County and municipal governments had until Jan. 2 to join, according to the resolution, provided enough states opted to participate in the settlements.

Acting New Jersey Attorney General Andrew Bruck announced in August that New Jersey intends to join nationwide settlement agreements with the four pharmaceutical distributors to resolve claims involving their roles in abetting the opioid crisis.

“At this juncture, it’s just makes us eligible and other members of the community eligible,” City AdministratorJacqueline Foushee said in a telephone interview last month. The more parties involved in the class action suit, “the better the leverage and heavier hand to represent everyone’s interest.”

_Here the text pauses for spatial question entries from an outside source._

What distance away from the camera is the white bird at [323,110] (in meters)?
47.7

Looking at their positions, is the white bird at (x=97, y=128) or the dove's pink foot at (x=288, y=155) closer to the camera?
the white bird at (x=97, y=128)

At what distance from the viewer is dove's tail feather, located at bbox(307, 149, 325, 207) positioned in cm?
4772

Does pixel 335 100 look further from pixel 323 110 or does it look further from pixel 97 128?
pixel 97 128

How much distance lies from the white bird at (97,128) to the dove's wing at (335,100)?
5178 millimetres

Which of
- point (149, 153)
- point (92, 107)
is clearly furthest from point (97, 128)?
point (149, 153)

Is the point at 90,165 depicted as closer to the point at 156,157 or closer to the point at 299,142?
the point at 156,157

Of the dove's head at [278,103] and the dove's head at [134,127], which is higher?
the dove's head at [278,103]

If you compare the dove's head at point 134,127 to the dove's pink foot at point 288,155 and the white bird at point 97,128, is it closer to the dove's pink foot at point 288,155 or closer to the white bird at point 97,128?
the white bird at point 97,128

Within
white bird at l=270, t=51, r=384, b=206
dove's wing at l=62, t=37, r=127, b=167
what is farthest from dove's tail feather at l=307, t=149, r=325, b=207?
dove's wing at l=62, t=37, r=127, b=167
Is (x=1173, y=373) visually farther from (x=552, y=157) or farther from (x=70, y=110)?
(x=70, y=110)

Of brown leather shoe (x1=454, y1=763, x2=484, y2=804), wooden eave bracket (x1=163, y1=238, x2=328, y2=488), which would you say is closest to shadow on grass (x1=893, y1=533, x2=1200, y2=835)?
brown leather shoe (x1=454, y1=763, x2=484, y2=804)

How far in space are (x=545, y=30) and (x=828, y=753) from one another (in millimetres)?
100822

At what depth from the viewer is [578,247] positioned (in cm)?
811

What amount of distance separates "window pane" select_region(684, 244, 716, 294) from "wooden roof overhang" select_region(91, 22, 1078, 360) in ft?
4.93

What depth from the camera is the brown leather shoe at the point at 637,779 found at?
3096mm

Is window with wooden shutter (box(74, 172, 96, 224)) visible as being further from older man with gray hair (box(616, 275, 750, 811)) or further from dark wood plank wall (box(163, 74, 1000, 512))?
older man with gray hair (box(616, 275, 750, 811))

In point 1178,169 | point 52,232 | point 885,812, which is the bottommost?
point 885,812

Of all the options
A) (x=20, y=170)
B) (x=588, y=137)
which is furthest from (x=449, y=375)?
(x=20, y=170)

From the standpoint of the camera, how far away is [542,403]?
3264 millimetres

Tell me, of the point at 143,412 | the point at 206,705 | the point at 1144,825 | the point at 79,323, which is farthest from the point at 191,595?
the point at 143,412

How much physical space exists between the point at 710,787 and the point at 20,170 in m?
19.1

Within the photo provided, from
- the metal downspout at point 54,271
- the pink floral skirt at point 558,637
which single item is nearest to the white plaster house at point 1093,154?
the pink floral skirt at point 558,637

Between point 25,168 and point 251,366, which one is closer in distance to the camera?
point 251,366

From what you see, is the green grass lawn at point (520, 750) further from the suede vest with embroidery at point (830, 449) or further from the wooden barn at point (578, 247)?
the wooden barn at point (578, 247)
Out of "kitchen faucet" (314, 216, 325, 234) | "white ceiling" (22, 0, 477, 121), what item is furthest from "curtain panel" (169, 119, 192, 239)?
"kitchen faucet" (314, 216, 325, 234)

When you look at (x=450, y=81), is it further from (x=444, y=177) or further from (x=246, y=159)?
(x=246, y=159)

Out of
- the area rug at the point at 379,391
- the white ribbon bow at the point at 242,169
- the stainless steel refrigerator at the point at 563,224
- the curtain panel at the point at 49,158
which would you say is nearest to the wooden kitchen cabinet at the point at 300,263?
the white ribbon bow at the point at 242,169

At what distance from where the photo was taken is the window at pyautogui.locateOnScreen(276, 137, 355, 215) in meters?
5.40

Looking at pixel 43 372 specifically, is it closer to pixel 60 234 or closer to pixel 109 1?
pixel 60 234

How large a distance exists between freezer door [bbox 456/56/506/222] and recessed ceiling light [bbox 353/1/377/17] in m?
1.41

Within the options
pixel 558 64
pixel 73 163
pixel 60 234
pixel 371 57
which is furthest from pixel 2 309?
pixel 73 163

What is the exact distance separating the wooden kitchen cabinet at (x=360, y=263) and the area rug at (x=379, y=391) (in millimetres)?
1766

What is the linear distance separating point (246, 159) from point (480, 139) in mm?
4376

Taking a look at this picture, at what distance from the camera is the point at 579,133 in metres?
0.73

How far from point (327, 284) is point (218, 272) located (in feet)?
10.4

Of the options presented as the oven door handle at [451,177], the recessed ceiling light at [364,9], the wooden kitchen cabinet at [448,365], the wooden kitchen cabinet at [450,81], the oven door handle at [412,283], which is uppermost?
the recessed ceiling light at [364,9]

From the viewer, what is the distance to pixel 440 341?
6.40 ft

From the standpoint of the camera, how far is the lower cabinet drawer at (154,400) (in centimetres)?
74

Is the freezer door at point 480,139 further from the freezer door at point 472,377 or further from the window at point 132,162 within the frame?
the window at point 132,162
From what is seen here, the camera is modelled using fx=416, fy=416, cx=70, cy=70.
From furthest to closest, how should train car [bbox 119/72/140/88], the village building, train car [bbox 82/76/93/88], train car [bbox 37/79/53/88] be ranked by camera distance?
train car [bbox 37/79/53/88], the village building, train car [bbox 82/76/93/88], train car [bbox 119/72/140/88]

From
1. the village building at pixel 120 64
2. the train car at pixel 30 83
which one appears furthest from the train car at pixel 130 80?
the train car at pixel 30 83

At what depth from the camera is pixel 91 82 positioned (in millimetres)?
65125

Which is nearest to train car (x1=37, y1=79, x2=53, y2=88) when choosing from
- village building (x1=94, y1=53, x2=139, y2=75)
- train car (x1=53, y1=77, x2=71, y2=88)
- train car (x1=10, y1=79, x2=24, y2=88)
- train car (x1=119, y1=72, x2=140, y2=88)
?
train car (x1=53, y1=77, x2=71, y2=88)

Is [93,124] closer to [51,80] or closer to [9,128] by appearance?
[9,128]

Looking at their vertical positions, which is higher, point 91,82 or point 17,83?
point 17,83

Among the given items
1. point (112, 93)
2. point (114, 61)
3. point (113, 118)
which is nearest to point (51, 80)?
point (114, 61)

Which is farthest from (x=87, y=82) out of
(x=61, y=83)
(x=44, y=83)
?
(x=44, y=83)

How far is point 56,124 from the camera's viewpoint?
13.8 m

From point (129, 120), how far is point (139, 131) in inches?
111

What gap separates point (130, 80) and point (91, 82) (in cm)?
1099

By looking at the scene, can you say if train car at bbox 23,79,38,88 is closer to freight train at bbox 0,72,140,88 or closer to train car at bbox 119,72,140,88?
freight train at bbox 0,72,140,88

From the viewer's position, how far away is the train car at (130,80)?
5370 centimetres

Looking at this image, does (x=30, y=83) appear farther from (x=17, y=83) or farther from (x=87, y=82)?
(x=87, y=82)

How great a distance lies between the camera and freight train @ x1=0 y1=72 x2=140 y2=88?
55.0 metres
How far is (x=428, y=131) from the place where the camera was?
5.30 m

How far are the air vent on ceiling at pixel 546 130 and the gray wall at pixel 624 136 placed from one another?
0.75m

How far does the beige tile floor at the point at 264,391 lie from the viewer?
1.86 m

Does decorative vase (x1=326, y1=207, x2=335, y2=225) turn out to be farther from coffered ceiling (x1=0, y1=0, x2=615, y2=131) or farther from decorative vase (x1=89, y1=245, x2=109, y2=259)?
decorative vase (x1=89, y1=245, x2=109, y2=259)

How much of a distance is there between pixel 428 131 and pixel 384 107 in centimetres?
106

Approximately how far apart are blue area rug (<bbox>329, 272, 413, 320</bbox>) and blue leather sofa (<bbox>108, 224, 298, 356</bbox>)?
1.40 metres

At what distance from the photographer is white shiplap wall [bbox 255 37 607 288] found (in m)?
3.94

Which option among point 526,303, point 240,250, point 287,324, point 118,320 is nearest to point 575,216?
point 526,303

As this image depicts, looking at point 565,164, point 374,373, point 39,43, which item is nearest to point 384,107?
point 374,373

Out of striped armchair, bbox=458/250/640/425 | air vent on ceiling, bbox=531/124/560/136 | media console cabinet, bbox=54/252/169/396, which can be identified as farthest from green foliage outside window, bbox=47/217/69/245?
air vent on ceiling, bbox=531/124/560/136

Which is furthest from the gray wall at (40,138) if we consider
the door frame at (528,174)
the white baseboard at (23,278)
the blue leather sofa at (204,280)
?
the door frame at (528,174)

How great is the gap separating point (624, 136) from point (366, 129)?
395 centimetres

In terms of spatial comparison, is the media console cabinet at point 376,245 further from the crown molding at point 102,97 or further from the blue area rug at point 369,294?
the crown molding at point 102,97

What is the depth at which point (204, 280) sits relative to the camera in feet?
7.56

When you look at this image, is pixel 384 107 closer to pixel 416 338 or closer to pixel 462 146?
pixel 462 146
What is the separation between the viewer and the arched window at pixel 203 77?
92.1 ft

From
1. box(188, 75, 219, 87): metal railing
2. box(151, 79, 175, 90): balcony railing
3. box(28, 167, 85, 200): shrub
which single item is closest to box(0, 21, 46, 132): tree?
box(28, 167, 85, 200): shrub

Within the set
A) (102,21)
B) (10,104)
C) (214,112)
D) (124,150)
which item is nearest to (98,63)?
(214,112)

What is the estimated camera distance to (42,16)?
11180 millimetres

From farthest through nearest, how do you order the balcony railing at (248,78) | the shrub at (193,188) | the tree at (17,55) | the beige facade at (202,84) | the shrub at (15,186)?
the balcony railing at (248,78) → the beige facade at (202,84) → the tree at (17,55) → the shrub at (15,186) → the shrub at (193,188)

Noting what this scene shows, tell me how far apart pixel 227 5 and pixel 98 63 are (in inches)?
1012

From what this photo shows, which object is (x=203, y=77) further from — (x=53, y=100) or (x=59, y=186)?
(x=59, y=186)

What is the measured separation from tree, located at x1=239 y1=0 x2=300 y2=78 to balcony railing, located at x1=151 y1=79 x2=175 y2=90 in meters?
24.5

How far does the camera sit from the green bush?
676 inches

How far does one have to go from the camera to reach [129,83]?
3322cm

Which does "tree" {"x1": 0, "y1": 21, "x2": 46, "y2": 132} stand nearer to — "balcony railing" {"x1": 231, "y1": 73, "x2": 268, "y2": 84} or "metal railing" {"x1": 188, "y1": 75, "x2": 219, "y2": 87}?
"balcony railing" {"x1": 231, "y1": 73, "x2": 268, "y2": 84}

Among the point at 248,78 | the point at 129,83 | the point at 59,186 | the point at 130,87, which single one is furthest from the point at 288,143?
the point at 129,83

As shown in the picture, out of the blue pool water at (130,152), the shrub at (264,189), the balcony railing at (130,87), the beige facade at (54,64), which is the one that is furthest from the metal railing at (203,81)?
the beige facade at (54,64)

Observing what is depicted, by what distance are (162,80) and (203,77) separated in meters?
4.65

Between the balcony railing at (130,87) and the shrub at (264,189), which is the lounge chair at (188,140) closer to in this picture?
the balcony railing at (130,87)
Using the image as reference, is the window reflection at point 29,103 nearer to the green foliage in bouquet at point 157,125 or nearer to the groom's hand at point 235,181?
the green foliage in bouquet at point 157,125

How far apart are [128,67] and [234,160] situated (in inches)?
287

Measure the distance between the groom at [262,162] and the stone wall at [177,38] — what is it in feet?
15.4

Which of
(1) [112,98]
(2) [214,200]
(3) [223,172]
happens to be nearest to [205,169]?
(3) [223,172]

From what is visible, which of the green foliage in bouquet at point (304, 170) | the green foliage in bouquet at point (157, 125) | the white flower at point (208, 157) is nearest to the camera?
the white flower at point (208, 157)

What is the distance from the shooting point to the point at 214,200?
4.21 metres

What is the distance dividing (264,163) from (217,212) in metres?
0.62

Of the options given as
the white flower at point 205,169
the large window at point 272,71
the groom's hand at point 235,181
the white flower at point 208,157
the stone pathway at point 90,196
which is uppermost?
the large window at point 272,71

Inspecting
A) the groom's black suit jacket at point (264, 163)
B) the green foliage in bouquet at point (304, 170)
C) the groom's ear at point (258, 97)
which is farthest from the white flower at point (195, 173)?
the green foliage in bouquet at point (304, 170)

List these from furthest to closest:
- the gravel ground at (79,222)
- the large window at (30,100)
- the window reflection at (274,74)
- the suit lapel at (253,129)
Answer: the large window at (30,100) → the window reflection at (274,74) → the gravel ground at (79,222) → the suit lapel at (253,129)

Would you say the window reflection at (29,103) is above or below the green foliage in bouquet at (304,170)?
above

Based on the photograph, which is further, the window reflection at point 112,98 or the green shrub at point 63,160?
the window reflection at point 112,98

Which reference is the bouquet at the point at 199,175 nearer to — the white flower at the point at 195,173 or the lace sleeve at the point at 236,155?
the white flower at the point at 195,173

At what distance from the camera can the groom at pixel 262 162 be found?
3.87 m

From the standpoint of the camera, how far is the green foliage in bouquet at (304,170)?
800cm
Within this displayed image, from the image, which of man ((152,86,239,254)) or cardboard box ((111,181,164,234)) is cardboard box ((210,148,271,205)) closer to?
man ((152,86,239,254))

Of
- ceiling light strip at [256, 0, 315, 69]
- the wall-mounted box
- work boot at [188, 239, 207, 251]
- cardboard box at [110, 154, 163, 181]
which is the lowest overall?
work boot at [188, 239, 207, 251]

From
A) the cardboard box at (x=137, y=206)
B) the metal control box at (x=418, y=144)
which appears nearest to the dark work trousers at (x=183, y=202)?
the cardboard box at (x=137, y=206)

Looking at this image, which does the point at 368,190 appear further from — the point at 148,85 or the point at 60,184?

If there are any payments as a result of the settlement, the city would want to be involved, Foushee said, whether education for kids about the use of drugs and opioids. “We just want to be able to get that funding and help us with that type of program,” she said. “Whether a nonprofit or other entity, we don’t want to miss the opportunity to see that the city supported it as well.”

Forty-two states, five territories and Washington, D.C., agreed to a proposed $21-billion settlement with McKesson Corp, AmerisourceBergen Corp, and Cardinal Health Inc., and a $5 billion agreement with Johnson & Johnson, according to Reuters. Alabama, Georgia, Nevada, New Mexico, Oklahoma, Washington, West Virginia are not participating in the settlement while New Hampshire agreed to settle only with the distributors and Rhode Island joined only J&J’s deal.